10. The system (120) as claimed in claim 9, wherein the raise alarm with no identical timestamp is stored as a new entry in the raise bucket and the clear alarm with no identical time stamp is stored as a new entry in the clear bucket.

11. The system (120) as claimed in claim 9, wherein the raise and the clear alarms that do not correspond to each other are processed as per a predefined alarm processing routine, wherein the predefined alarm processing routine includes actions corresponding to handling the one or more alarms and initiate appropriate actions for resolution of the alarms, such as enrichment, correlation, and trouble ticket generation.

12. The system (120) as claimed in claim 9, wherein the raise alarms are received in response to triggering of one of an issue and an anomaly in the network (105) and the clear alarms correspond to one of resolution and clearing of the one or more alarms.

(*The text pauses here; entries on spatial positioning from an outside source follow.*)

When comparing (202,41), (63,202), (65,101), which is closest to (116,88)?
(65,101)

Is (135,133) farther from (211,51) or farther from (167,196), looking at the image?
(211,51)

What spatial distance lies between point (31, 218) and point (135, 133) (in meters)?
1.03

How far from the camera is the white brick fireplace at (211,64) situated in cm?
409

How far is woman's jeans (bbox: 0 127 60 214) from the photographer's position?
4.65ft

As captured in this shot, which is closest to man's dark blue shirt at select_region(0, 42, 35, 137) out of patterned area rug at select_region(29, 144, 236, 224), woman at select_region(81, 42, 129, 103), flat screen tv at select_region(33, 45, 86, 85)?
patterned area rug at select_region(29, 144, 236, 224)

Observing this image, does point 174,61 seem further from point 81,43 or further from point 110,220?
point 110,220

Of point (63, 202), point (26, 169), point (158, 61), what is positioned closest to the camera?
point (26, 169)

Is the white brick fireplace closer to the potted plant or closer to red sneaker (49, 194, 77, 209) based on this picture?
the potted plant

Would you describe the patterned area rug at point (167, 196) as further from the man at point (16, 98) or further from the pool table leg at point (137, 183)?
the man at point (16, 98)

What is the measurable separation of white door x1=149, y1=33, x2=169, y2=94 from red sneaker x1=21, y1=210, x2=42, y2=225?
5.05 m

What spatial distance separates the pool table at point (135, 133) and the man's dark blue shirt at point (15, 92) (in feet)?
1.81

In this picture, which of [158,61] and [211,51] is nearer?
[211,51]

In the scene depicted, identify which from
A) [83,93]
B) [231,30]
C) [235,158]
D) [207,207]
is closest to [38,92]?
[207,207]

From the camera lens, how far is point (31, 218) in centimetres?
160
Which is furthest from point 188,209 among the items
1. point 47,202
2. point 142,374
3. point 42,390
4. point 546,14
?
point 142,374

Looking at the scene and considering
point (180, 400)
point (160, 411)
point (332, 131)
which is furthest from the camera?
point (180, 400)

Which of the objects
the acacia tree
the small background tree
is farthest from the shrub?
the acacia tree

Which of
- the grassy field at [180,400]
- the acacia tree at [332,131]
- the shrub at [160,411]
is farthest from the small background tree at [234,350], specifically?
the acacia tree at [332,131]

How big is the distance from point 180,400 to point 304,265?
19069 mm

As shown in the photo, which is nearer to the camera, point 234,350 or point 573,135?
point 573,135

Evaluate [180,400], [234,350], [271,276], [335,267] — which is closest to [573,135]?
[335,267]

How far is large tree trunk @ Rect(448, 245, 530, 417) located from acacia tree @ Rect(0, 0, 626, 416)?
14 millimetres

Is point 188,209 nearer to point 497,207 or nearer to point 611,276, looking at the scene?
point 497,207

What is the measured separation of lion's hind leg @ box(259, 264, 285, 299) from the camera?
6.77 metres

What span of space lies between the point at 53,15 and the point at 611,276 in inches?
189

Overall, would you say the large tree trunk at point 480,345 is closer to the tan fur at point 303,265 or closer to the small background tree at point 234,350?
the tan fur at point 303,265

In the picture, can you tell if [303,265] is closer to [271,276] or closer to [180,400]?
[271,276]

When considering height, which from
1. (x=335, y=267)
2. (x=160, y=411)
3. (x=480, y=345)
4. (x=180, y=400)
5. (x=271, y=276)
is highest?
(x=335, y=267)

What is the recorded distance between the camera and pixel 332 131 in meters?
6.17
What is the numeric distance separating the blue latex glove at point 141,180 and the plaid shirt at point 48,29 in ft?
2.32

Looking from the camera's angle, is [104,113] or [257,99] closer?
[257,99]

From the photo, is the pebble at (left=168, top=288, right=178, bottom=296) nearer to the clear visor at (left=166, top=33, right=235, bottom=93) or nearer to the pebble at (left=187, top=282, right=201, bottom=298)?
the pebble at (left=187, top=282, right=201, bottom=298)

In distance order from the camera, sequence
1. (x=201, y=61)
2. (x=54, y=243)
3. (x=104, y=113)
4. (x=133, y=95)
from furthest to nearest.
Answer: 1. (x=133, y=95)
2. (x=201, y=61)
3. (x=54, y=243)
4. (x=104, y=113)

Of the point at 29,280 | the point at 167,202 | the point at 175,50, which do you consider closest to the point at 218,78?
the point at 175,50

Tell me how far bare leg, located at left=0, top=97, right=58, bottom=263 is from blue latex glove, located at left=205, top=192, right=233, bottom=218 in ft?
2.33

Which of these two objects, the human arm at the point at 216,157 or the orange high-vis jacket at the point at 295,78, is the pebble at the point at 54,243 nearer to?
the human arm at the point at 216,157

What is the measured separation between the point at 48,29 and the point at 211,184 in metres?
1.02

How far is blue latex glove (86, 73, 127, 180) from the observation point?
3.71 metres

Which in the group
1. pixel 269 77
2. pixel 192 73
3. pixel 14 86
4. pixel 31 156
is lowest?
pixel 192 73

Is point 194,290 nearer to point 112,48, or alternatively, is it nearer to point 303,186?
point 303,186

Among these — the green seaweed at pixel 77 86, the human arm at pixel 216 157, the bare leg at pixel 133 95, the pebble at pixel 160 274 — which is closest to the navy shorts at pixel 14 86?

13. The system (120) as claimed in claim 9, wherein subsequent to storing each of the one or more alarms into one of a raise bucket and a clear bucket based on the type of the one or more alarms, the system (120) further comprises:
the comparing unit (240) configured to, compare, for a predefined time period, each of the raise alarms available in the raise bucket to each other and each of the clear alarms available in the clear bucket to each other;
an identifying unit (245) configured to, identify the raised alarms configured to be cleared within the predefined time period based on the comparison; and
the archiving unit (250) configured to, archive the identified alarms, and thereby avoid predefined alarm processing routine for the identified alarms.

14. The system (120) as claimed in claim 1, wherein the predefined time period is defined by one of a network provider and an autonomous body based on a predictive analysis.

15. The system (120) as claimed in claim 1, wherein the system (120) comprises:
the archiving unit (250) configured to, archive the one or more pairs of the raise and clear alarm aid in retaining a record of the alarm and a corresponding resolution.

16. The system (120) as claimed in claim 1, wherein each of the raise and the clear alarms received are stored in multiple raise and clear buckets based on a time period of receipt of each of the raise and the clear alarms.